UPM has signed an agreement to sell its Shotton newsprint mill site in North Wales, United Kingdom, and all related assets to Eren Paper Ltd, a subsidiary of Modern Karton Sanayi Ve Ticaret A.Ş., the containerboard and corrugated packaging business of the Turkish industrial conglomerate Eren Holding (“Eren”). The closing of the transaction is planned for late Q3 2021.
Eren’s plan is to integrate the Shotton site into its existing business units and make a further investment. All 190 employees currently working at UPM Shotton will be part of the transaction.
Newsprint production is planned to stop by 30 September 2021, and Eren will take over responsibility for the mill as of 1 October 2021. While Eren will communicate the concrete timeline for the conversion plans, it is already known that the Renewable Energy Generation plant and Material Recovery and Recycling Facility (MRRF) will continue operations throughout the conversion process, corresponding to their role in the regional utility infrastructure.

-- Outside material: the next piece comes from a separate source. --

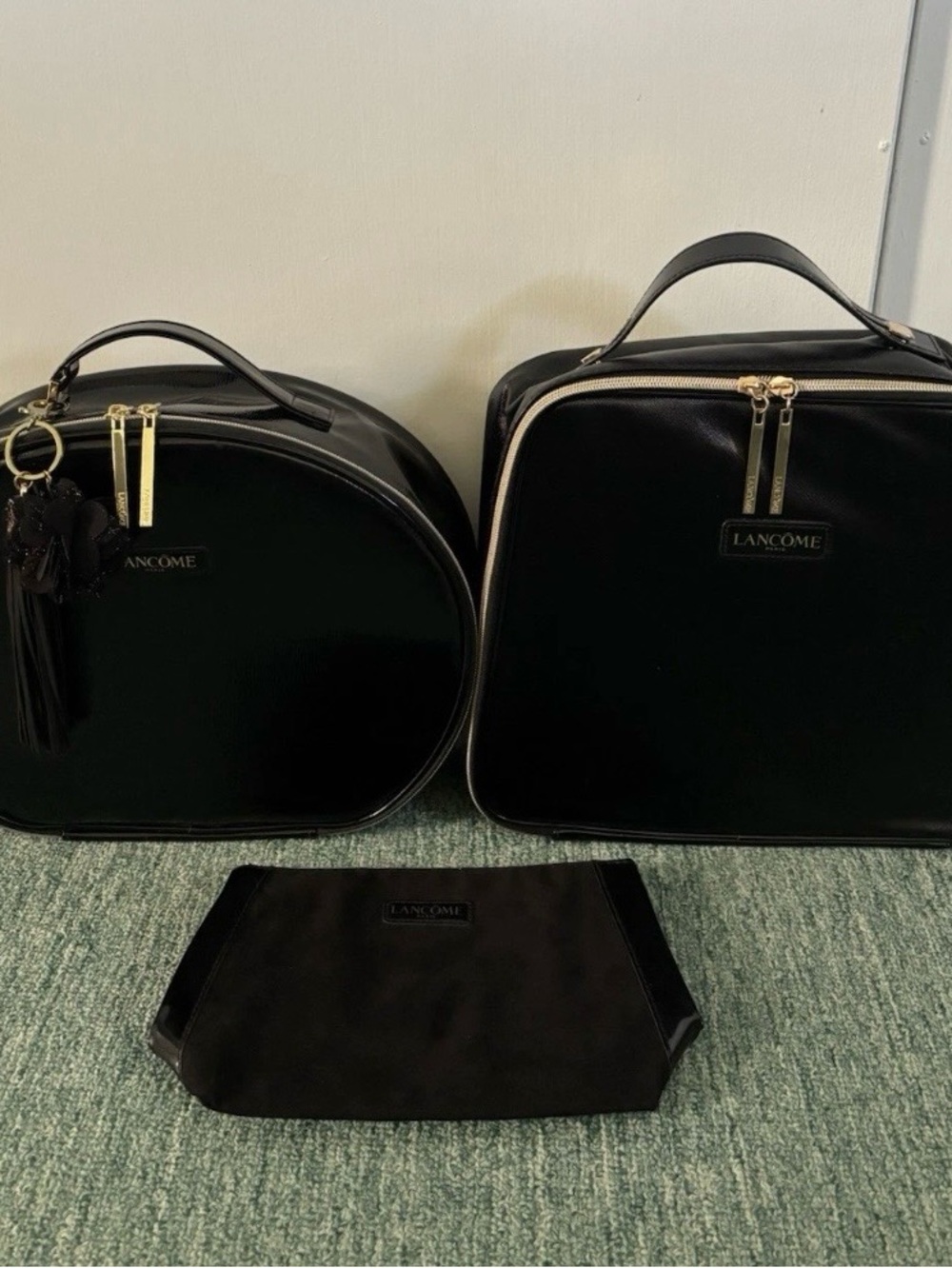 Lancôme Paris Women’s Large Black Makeup Cosmetic Case Bag Lot Storage Travel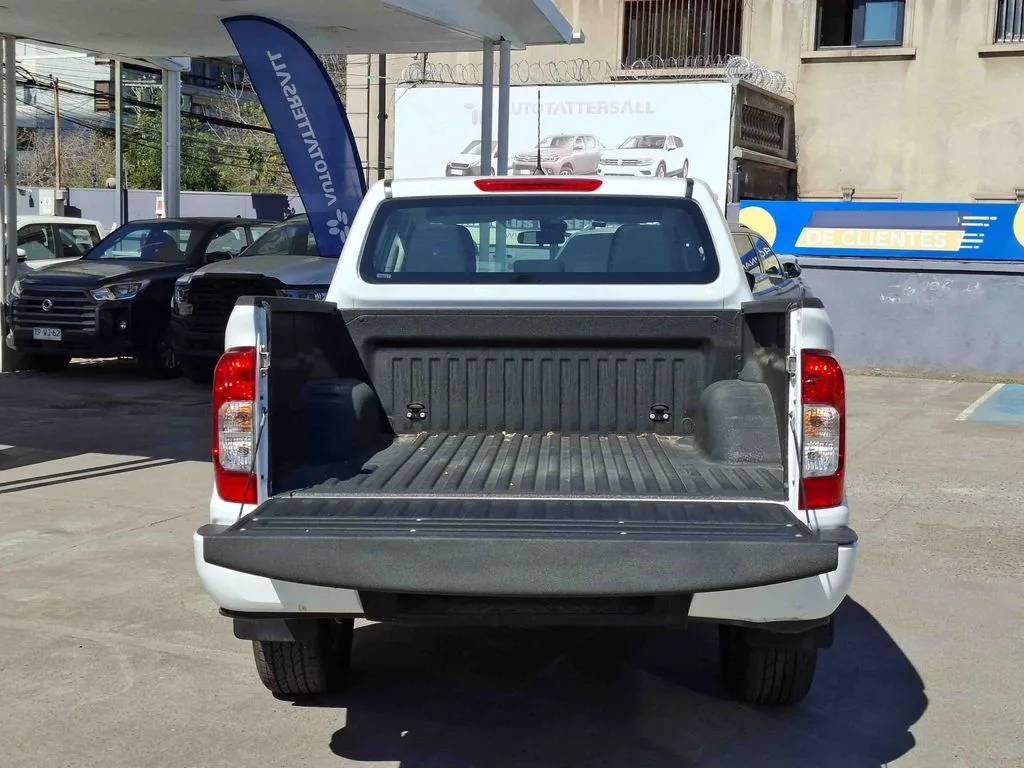 Nissan Navara Xe 4x4 2.3 At año 2023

UPM and Eren collaboration supports the transition with stakeholders
“We are very pleased with this agreement. It will provide a long-term future for the employees at our Shotton paper mill and a continued use of the site infrastructure. It will help UPM to further consolidate its newsprint production capacity while leveraging the value of the site and its assets. This sale will also support Eren in expanding its business in the UK market,” says Winfried Schaur, Executive Vice President of UPM Communication Papers.
“The negotiations with Eren have been transparent and fair throughout, and we have agreed close collaboration over the coming months to support the transition with both internal and external stakeholders.”
UPM plans to continue serving UK newsprint customers after the sale and will continue sourcing RCP in the UK. In addition, UPM and Eren have agreed to cooperate closely during the transition period to ensure a smooth transfer of the operations.
The transaction will reduce UPM’s annual newsprint capacity by 250,000 tonnes and fixed costs by EUR 30 million upon closing the sale. The fixed costs reduction is in addition to the earlier communicated fixed costs savings impact of EUR 130 million from actions implemented during H2 2020 and 2021.